There’s also concern about our training — er, retraining, of Iraq’s army to battle the Islamic State in the wake of Baghdad’s ignominious defeat in Mosul (Iraq’s second largest city) last spring.
Today, Mosul is still in the grip of ISIS and the Iraqi army is struggling to retake another city it lost this spring, Ramadi, despite an offensive that kicked off this summer, according to news reporting.
The strategy has also failed to develop a Syrian opposition force, a program with a $500 million price tag, and sufficiently arm the Kurds, a highly capable fighting force.
And the “ugly.”
The Islamic State, the result of Team Obama’s 2011 withdrawal from Iraq, is still in “business,” meaning beheadings, sexual slavery, crucifixions, immolations, burying children alive … ad nauseam.
The Islamic State also has a bead on the U.S.
Due to its recruiting/radicalization “successes” in America, we’ve had more Islamist terror plots and/or attacks this year than any since 9/11 — with all 11 (a determination on the Chattanooga attack is still pending) ISIS-related.
Plus, Islamic State offshoots are growing.
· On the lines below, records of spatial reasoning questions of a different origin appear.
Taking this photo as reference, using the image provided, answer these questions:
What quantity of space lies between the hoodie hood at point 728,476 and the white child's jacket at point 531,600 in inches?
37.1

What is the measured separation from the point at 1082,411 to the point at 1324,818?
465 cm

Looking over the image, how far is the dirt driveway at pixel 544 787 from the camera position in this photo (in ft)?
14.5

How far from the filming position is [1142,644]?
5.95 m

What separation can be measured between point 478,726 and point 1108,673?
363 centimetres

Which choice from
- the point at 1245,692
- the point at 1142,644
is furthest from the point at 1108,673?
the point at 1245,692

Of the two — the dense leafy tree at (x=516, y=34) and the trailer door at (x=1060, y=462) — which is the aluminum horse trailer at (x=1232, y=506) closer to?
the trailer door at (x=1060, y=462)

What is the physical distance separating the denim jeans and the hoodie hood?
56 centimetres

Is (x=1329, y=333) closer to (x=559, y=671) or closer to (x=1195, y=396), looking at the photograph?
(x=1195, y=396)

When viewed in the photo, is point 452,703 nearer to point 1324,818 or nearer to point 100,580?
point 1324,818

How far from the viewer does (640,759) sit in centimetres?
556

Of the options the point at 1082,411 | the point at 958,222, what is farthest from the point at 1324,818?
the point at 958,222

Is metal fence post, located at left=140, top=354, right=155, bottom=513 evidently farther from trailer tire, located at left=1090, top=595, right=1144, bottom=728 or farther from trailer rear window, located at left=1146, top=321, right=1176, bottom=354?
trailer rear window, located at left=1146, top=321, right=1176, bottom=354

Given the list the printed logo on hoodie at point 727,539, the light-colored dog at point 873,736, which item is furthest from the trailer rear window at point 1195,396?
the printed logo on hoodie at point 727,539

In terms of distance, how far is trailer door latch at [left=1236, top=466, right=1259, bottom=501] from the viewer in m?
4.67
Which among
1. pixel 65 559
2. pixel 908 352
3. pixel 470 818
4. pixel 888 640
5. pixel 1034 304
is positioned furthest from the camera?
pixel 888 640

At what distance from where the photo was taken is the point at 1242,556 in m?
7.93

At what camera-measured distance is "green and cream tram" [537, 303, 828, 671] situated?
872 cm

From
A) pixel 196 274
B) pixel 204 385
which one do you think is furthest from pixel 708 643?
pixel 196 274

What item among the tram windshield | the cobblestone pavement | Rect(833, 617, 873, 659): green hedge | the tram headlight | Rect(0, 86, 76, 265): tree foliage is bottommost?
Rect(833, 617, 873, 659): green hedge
While exact numbers are hard to come by, near on 20 countries may have an ISIS affiliate, according to experts.
Team Obama told Americans up front that it would take years to beat ISIS. While a lot of that has to do with our limited strategy, much of it also has to do with parts of the plan that haven’t been executed very well.
President Obama owes us some answers about the good, the bad and the ugly of the war on the Islamic State. Today, a year after his speech, would be a perfect time to give them to us.